Why We Should See Purpose As the Foundational Principle Of Our Workplaces

When we can think more deeply about our own purpose and its alignment with the company’s reason for being, we can cultivate an environment of innovation and growth.

FS Productions/ Getty Images
FS Productions/ Getty Images

Business books often speak of a “knowing-doing gap” to explain performance failures: leaders understand which strategies to implement, but they can’t seem to execute them well. With purpose, most leaders don’t even know what it means to pursue a purpose fully, much less how. Influenced by experts who extoll purpose’s benefits for the enterprise, they’re stuck seeing purpose instrumentally, as a means to an end. They have a harder time understanding it as an existential intent that companies project from the inside out. The first step to a deeper engagement with purpose is to pause and reflect more seriously on purpose, conceiving it not as just another management tool, but as a foundational principle for organizing that reflects your company’s very sense of self.

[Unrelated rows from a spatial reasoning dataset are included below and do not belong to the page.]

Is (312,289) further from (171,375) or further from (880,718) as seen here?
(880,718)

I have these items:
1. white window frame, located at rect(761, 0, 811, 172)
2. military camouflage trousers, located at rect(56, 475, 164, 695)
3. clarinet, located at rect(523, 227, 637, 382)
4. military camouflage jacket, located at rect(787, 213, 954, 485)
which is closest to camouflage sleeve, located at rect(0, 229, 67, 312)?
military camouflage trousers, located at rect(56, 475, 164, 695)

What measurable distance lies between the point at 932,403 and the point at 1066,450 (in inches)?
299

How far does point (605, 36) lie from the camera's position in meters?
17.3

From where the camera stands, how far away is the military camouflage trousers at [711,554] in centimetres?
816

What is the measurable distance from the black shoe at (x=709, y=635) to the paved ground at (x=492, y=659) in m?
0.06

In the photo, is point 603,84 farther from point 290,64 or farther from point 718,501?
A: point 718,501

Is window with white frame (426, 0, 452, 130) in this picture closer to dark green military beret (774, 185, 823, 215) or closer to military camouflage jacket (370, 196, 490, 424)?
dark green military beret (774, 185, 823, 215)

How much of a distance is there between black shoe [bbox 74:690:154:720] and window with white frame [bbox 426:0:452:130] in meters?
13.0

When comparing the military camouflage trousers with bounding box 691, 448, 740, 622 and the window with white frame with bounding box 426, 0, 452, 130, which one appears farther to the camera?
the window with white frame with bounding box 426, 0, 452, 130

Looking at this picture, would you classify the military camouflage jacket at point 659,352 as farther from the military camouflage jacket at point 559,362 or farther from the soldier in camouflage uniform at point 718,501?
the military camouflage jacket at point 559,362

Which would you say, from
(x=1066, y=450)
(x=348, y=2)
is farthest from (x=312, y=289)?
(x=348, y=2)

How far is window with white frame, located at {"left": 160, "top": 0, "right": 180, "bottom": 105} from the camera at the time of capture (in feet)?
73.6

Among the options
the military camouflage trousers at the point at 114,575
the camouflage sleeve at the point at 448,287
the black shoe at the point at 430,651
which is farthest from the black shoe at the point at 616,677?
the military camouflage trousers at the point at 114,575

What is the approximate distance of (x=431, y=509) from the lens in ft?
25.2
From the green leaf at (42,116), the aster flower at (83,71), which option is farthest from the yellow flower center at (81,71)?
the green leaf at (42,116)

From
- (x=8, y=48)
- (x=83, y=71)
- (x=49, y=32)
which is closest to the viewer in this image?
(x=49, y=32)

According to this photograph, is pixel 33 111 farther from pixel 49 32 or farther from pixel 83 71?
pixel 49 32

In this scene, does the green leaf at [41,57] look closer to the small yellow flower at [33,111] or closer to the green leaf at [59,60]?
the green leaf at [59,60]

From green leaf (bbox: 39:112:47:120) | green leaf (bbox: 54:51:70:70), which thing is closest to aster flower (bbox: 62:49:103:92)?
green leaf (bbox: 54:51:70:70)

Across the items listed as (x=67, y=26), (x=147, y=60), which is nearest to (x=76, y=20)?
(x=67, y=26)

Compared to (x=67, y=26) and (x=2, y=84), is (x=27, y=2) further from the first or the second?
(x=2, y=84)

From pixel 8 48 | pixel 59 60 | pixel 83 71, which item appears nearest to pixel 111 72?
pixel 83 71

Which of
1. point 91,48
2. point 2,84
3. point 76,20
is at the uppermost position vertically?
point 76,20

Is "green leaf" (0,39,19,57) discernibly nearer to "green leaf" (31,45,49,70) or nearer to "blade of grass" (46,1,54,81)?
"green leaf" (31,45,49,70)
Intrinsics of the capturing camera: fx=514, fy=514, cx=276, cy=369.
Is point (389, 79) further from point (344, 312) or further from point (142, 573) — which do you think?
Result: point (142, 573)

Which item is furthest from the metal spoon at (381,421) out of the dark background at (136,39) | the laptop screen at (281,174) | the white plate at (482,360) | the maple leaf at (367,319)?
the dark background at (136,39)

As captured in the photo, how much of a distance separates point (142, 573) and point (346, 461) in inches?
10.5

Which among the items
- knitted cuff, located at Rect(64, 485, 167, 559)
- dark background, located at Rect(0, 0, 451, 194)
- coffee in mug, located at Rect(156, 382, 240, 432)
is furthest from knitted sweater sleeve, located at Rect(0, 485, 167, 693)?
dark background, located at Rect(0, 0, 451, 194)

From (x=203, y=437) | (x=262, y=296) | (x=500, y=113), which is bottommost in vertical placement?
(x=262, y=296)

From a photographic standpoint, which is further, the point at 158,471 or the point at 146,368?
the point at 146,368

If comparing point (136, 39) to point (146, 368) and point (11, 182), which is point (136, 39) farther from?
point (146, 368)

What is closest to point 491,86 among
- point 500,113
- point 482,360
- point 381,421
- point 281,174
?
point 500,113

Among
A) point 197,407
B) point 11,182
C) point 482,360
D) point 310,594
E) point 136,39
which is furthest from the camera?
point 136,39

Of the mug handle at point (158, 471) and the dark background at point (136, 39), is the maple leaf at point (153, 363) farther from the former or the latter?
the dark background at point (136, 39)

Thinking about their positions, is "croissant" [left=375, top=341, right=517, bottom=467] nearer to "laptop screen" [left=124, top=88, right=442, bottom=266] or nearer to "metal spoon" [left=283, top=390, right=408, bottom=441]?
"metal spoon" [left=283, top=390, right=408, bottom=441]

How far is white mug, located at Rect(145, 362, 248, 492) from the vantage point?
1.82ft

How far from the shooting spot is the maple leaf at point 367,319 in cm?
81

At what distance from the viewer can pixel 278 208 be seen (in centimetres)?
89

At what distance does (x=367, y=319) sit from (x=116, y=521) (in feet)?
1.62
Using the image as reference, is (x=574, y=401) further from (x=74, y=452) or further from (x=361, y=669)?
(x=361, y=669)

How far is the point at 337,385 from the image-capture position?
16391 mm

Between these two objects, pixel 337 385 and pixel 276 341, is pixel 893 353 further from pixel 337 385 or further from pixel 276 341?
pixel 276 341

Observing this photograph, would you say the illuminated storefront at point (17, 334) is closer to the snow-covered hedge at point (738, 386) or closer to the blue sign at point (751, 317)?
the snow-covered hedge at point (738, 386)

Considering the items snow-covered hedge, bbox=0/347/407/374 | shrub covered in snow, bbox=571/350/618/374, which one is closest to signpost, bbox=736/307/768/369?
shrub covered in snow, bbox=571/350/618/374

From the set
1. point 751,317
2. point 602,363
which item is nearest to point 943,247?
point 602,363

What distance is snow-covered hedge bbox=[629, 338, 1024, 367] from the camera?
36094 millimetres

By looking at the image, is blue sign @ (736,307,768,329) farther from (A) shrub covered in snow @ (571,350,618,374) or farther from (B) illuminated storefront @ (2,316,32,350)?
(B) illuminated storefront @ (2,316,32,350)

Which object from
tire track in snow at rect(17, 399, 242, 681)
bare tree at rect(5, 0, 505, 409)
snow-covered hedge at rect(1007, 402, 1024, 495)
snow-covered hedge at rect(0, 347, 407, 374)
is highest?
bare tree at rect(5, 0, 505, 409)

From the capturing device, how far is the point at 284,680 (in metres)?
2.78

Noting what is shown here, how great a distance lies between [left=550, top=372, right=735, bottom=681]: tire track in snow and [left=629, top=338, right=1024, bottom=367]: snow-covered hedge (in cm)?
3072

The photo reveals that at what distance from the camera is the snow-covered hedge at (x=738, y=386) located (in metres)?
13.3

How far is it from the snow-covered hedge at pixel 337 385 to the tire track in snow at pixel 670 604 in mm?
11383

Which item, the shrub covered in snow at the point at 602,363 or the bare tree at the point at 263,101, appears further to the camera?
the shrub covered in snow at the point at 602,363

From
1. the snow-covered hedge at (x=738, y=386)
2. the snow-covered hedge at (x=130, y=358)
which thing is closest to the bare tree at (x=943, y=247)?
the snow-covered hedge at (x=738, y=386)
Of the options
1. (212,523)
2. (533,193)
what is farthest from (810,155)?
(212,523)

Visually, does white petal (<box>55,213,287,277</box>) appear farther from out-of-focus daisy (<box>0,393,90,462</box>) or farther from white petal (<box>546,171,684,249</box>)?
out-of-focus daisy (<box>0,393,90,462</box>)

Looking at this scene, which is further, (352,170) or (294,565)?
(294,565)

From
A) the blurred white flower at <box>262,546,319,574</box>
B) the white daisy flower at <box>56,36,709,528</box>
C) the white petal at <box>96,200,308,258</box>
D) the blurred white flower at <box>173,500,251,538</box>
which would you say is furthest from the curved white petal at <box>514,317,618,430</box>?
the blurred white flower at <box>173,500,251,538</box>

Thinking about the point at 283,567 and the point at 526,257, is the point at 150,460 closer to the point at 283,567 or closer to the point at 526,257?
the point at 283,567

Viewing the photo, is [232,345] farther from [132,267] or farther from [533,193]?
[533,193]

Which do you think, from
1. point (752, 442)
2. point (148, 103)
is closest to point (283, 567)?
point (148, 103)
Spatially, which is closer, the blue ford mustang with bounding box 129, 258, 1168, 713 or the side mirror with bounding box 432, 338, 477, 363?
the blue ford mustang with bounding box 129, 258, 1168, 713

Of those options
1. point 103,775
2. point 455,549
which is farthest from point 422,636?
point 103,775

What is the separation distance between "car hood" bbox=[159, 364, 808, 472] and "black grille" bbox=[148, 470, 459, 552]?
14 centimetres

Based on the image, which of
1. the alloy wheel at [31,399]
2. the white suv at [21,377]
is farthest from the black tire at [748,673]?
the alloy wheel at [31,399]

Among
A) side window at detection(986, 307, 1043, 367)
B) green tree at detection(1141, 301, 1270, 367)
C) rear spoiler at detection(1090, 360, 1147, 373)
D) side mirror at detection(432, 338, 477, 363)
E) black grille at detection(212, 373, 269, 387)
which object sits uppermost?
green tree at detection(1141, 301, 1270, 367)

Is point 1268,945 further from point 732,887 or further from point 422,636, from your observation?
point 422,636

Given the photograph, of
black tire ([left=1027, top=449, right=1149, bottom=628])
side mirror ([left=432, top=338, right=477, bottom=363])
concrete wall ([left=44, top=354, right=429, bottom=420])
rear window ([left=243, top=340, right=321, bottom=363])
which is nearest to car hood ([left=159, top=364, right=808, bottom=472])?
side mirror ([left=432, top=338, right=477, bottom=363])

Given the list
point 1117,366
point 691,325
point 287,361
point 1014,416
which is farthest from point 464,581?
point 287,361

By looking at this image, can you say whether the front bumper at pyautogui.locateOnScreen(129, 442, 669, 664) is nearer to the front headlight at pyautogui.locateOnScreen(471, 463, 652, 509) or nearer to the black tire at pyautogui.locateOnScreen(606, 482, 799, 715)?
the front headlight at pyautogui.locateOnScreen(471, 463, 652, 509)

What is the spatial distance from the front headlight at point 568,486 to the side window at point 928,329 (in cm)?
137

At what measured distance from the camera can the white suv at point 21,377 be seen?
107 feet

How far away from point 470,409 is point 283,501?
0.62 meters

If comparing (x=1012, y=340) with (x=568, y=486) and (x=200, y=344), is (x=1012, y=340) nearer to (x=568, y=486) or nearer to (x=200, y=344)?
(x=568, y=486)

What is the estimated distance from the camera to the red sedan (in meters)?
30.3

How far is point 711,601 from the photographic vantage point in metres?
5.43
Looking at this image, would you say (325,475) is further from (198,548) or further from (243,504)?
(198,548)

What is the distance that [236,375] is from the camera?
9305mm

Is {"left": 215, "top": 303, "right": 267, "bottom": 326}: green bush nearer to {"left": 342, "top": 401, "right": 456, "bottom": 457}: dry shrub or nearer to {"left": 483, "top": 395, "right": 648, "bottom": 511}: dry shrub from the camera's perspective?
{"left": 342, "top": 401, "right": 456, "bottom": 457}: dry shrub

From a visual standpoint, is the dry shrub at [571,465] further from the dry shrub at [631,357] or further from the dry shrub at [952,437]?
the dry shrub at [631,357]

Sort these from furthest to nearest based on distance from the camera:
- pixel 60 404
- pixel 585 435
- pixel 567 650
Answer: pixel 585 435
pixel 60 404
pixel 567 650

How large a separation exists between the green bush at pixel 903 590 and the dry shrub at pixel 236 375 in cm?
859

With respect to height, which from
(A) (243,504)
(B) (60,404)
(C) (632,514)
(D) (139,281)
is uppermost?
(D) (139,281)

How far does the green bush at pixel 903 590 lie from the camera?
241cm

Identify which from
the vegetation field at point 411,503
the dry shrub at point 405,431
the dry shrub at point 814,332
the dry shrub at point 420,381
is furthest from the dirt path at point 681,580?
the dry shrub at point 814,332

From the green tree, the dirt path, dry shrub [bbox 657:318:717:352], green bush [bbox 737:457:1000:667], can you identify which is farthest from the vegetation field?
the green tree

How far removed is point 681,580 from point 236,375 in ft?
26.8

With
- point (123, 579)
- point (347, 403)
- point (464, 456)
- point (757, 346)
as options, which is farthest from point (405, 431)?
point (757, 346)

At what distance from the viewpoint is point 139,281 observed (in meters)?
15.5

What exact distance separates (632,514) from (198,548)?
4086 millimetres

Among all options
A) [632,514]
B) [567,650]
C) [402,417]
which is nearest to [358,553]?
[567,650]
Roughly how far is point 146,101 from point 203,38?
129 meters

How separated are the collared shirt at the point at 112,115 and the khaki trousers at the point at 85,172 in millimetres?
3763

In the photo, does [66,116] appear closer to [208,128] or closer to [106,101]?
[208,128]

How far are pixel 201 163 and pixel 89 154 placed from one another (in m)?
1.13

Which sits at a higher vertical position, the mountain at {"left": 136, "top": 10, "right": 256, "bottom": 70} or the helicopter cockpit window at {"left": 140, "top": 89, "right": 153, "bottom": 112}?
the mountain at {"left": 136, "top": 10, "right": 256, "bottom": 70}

Rethinking the nature of purpose should prompt you in turn to reimagine your role as a leader. Yes, you’re charged with creating economic value. But your primary job is to define a reason for being and in turn infuse the enterprise with meaning. How attuned to purpose are you really? Do your communications internally and externally orient the company around a desire to do good for multiple stakeholders via core businesses in addition to creating value for shareholders? Are you injecting purpose methodically into strategy, your oversight of working conditions, and your company’s relationships with stakeholders?

More broadly, you can initiate your company’s movement toward a deeper engagement with purpose by assessing its current state of commitment. If your company currently pursues a reason for being, its commitment might be limited or convenient. Are your core offerings inherently harmful? Is purpose a side hustle, relegated to CSR initiatives? If you’re actively pursuing win-win solutions, do you find yourself reluctant to make decisions commensurate with your purpose that hurt shareholders but create value for other stakeholders? If so, you might be practicing convenient purpose and hence have more opportunity than you think to go deeper in projecting your company’s purpose.

Think about your purpose statement itself. Does it evoke higher ambitions that transcend purely commercial concerns? Who precisely are you there to serve, and what kind of moral stand are you taking? A strong purpose statement alone won’t make for a deep purpose company, but it does matter. If your purpose statement doesn’t clearly state an intention to do good for a variety of stakeholders, it probably isn’t functioning as an intention that is compelling and emotionally resonant.

In staking out moral ground, your purpose statement should express an implicit or explicit critique of the world, even at the risk of polarizing members of the public. Leaders sometimes become uneasy at mention of morality, but we should remember that morality and markets have never been as diametrically opposed as they might seem. Before Adam Smith wrote The Wealth of Nations, he penned The Theory of Moral Sentiments, arguing that humans aren’t merely selfish but also inherently sympathetic toward others and driven to help them without hope of personal benefit. In contriving to bypass morality and avoid taking principled stands in the course of doing business, we risk conducting commerce in ways that contravene our very humanity.

Moreover, societal expectations have changed, and in our polarized times moral neutrality is no longer an option. Companies and leaders must take stands, wading into political debates whether they like it or not. Leaders at companies such as CVS, Dick’s Sporting Goods, Delta Air Lines, Salesforce, Patagonia, and many others do precisely that, increasingly taking on roles as “CEO activists.” They contribute to a remoralization of our society, reinforcing notions of shared values that might in turn help to stabilize and sustain our democracy.

Companies understand this reality and lean into their moral sensibilities. Most of them aren’t out there in the media at every opportunity wielding their pitchforks. Their approach is more targeted, strategic, and closely aligned with their corporate purpose. In pushing to realize an existential intent such as a healthier population, a more equitable society, or a cleaner environment, they implicitly evoke both an image of the good society and critique the present state of society in their area of interest. They indicate their willingness to become activists dedicated to a cause—not all causes necessarily, but certainly this one.

This observation brings me to a final point: think more deeply about your own, personal purpose and its alignment with the company’s reason for being. As the examples in this chapter suggest, leaders ultimately are the source of intent within deep purpose companies. If you can’t channel the corporate intention with every fiber of your being, taking on the role of an activist personally, you won’t lead your company toward a deep purpose. As John Maynard Keynes is reputed to have said, “Capitalism is the astounding belief that the most wickedest of men will do the most wickedest of things for the greatest good of everyone.” These days, a belief in the wickedness of capitalism’s practitioners and practices persists, alongside skepticism that our economic system can produce the greatest good. Still, some companies really do take purpose deeper than the rest, earning profits while addressing some of the greatest problems plaguing humanity. By shifting their approach to purpose, convenient purpose companies can join them, paving the way for a more widespread reform of capitalism.